NAD+ is a powerful molecule as we discussed in the last blog. NAD+ declines as we age and that decrease has been associated with the progression of many illnesses. NAD+ depletion specifically affects mitochondria, the energy center of every cell in your body.  When NAD+ levels are low your mitochondria’s ability to make energy is compromised.  It is well known that Neurodegenerative diseases, such as Parkinson’s Disease (PD) and MultiSystem Atrophy Cerebellar (MSA-C) are associated with energy production problems. Particular interest to me is Parkinson’s disease and NAD+, as my father suffers from Parkinson’s disease.

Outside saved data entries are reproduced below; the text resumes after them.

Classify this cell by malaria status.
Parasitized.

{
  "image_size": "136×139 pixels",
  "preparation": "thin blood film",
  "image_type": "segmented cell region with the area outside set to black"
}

My father had a diagnosis of coronary artery disease over 20 years ago, and has been on Statin medication ever since. It is well known that statins deplete coenzyme Q levels in the body (read here for more information: which is one of the molecules involved in the hydrogen ion transport chain which I blogged about on Monday.

Statin use has been found to be a risk factor for the development of Parkinson’s disease for two reasons.  One is that ironically increased cholesterol levels are neuroprotective against Parkinson’s, thus lowering cholesterol levels may predispose to the disease (read more here:  Two, statin use has been found to reduce one of the most important cofactors in mitochondrial energy synthesis, CoEnzymeQ (please see the video link in Monday’s blog for a better understanding).  NAD+ and CoEnzymeQ work in unison during the generation of energy in your body’s mitochondria, the energy production site of your body).

A Dual proposed mechanism in which NAD+ can be therapeutic to patients with Parkinson’s disease, is that it also acts as a cofactor to the enzyme tyrosine phosphorylase that generates the neurotransmitter dopamine.  It is a deficiency of dopamine in the brain that leads to movement disorders such as Parkinson’s, and although studies have yet to definitively reveal evidence that NADH administration will boost the body’s own production of Dopamine, further research is underway given the clear connection between NAD+ levels and dopamine levels in our bodies.

Furthermore, the loss of mitochondria in brain cells has also been found to be a risk factor for the development of Parkinson’s disease.  With NAD+ levels high and adequate throughout the body there is less chance of mitochondrial wasting and ultimately the development of diseases such as Parkinson’s disease (read more here:

Amazingly, NAD+ and CoenzymeQ administration has even been found to improve energy levels in chronic fatigue sufferers (reference: Antioxid Redox Signal. 2015 Mar 10;22(8):679-85. doi: 10.1089/ars.2014.6181. Epub 2014 Dec 18).

As cellular based medical techniques such as Regenerative Medicine become more and more popular, we must be sure to learn as much as we can from nutritional and functional medicine breakthroughs such as NAD+ administration to allow patients to fully heal and prevent disease and ultimately aging.